▶ Selected text:
━━━━━━━━━━

The United States, especially New York, owes a special debt of gratitude to this little nut. To end the standoff and the bloodshed between the Dutch and the English, the 1667 Treaty of Breda settled the  exhausting and long-running conflict over ownership of the Spice Islands. It  gave the British-controlled and rich nutmeg-covered Isle of Run to the Dutch and awarded  the “valueless land on the other side of the new world” known as New Amsterdam to the British, who promptly renamed it New York. And now, Run, which was marked on every maritime navigation map for centuries, is no longer cartographically acknowledged.

The English had the last laugh. In addition to getting what is now New York, before they left the Isle of Run and the Moluccas, they uprooted many of  the plants and transported them to their colony, Sri Lanka . . . thus ending the monopoly on nutmeg.

Nutmeg or Mace?

Both are part of the same fruit: Mace is the vein-like threads that cover the dried fruit; nutmeg is the kernel inside the seed. Mace is spicier and hasomex.com image of nutmeg and mace insice fruit more kick, like cinnamon and pepper. Nutmeg is warmer, nuttier, gentler in recipes. In a pinch, you can interchange them, but just watch the amount of mace used to substitute for nutmeg. It gives a subtle flavor to a cheese soufflés, quiches, and gnocchi. And it is the secret to some Bolognese ragù recipes. To paraphrase an article from Serious Eats, of mace Max Falkowitz writes:

Imagine a cross between nutmeg and coriander, tinged with citrus and cinnamon. Add to that the same nostril-widening properties that nutmeg, mint, and basil share. Then add the complexity of raw sugar.  That’s mace.”

On their advice, Nancy has used it in peach and raspberry desserts, and mace hits the right notes. Nutmeg is a deeper flavor while mace is a bit more of a topnote. Nancy adapted the Nutmeg Ice Cream recipe below from the 1991 Gourmet Cookbook. As it is time to make Stephanie’s Pumpkin Cookies, this is the perfect accessory.

Nutmeg Ice Cream

Yields 1 serving
The perfect Autumn ice cream, so forget the spiced pumpkin travesties. Makes a great caffé affogato.

━━━━━━━━━━

(Data excerpts)
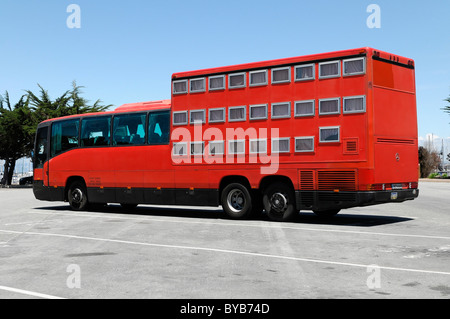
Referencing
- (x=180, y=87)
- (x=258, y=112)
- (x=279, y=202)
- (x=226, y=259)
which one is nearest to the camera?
(x=226, y=259)

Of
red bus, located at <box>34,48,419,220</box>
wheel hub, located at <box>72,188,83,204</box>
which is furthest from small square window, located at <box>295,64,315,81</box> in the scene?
wheel hub, located at <box>72,188,83,204</box>

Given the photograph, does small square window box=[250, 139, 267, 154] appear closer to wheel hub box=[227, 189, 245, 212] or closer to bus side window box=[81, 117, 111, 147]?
wheel hub box=[227, 189, 245, 212]

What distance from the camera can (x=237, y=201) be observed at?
15508 mm

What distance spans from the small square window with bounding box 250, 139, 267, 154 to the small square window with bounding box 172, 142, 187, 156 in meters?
2.33

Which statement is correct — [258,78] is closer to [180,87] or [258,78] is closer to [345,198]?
[180,87]

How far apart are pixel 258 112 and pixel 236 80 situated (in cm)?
115

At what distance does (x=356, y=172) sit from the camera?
13.1 m

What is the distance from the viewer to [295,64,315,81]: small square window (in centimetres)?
1390

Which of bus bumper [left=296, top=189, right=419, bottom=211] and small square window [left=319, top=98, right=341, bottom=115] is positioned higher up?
small square window [left=319, top=98, right=341, bottom=115]

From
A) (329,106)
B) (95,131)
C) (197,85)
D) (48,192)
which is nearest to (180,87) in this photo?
(197,85)

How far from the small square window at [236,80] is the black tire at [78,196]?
716 cm

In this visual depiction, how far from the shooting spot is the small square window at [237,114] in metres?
15.0

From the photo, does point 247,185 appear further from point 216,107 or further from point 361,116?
point 361,116

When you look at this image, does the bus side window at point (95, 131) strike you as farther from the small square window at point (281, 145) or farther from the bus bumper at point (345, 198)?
the bus bumper at point (345, 198)
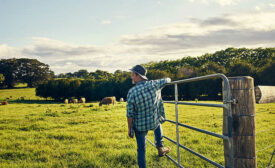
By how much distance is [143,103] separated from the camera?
3852 mm

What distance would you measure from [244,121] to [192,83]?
1715 inches

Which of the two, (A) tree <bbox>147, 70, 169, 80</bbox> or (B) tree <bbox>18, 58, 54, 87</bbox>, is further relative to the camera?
(B) tree <bbox>18, 58, 54, 87</bbox>

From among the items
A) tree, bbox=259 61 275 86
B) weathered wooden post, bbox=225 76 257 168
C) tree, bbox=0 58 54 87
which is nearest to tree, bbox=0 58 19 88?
tree, bbox=0 58 54 87

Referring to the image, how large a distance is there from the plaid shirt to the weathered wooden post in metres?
1.66

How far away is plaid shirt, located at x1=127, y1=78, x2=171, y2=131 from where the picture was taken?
12.5 ft

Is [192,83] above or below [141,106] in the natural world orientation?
above

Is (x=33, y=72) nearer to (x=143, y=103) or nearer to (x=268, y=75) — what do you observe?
(x=268, y=75)

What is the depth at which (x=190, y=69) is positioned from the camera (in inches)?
2753

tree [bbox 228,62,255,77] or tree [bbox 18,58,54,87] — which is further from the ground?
tree [bbox 18,58,54,87]

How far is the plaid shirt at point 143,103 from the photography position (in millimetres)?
3822

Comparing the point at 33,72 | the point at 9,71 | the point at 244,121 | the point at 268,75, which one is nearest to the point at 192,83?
the point at 268,75

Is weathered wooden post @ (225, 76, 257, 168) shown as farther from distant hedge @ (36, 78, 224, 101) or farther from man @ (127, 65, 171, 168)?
distant hedge @ (36, 78, 224, 101)

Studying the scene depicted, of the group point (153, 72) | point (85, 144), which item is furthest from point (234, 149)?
point (153, 72)

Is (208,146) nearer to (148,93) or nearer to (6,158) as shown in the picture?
(148,93)
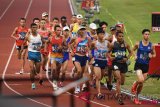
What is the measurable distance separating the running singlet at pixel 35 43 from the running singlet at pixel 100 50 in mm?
2070

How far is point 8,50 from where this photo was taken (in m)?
23.4

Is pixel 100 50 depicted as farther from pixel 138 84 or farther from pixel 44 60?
pixel 44 60

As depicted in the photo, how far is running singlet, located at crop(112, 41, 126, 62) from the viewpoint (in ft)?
43.3

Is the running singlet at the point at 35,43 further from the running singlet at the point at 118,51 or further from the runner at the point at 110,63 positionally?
the running singlet at the point at 118,51

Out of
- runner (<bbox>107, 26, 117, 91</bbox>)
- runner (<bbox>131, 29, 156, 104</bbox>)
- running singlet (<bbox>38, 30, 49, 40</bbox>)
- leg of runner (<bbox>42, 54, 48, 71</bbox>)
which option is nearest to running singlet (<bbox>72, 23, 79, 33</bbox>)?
running singlet (<bbox>38, 30, 49, 40</bbox>)

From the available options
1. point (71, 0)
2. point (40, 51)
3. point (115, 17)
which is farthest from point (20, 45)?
point (71, 0)

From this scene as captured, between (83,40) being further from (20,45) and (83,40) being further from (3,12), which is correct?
(3,12)

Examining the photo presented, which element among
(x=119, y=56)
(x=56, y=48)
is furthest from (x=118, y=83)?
(x=56, y=48)

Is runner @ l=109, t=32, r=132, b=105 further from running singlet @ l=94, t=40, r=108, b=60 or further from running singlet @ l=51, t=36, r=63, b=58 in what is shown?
running singlet @ l=51, t=36, r=63, b=58

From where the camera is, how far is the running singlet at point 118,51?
520 inches

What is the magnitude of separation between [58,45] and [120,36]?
81.9 inches

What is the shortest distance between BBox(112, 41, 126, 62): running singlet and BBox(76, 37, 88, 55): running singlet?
2.77 ft

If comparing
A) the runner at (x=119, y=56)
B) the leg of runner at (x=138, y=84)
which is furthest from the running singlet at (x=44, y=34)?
the leg of runner at (x=138, y=84)

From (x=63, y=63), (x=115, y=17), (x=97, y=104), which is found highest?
(x=115, y=17)
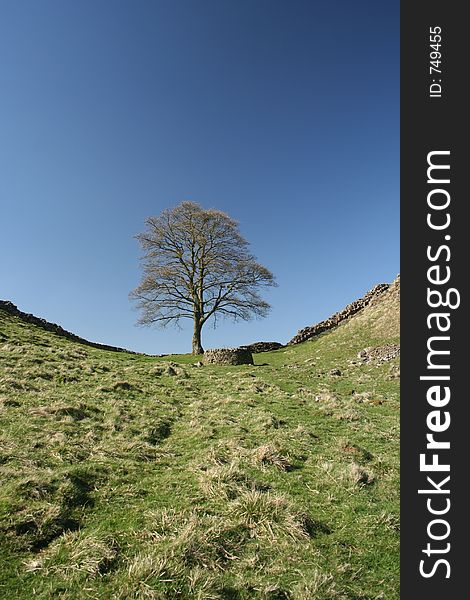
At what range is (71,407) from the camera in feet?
35.1

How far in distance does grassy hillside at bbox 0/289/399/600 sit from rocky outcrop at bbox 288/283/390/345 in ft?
92.8

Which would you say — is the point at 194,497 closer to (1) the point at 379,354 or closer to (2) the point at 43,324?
(1) the point at 379,354

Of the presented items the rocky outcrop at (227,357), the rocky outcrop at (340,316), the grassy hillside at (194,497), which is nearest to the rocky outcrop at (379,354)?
the rocky outcrop at (227,357)

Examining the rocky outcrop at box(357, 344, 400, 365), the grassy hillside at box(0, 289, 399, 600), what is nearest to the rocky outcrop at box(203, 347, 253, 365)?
the rocky outcrop at box(357, 344, 400, 365)

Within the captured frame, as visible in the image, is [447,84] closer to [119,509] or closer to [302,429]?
[119,509]

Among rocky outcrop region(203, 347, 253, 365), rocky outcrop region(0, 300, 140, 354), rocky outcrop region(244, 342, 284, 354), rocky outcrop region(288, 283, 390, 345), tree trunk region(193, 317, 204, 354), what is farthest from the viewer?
rocky outcrop region(288, 283, 390, 345)

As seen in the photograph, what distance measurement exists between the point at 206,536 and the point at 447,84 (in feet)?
19.3

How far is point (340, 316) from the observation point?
143 ft

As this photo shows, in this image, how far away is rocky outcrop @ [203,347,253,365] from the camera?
84.6ft

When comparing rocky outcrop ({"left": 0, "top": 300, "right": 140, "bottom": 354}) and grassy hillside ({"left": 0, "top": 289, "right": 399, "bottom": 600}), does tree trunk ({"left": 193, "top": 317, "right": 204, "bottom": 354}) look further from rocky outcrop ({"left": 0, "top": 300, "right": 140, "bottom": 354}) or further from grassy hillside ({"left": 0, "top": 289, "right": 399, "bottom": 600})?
grassy hillside ({"left": 0, "top": 289, "right": 399, "bottom": 600})

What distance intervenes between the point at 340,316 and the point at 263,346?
1012cm

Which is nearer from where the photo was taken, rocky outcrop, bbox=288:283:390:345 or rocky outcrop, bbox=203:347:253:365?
rocky outcrop, bbox=203:347:253:365

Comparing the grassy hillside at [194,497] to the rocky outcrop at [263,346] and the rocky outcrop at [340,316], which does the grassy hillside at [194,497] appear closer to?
the rocky outcrop at [263,346]

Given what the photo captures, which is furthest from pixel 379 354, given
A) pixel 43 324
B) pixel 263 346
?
pixel 43 324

━━━━━━━━━━

▶ Your objective:
Answer these questions from the nutmeg text:
1. What treaty, and in what year, settled the conflict over the Spice Islands?
2. To which colony did the English carry the nutmeg plants they uprooted?
3. From what book was the Nutmeg Ice Cream recipe adapted?
The data excerpts are not needed here.

▶ Completed exercise:
1. The Treaty of Breda, in 1667.
2. Sri Lanka.
3. The 1991 Gourmet Cookbook.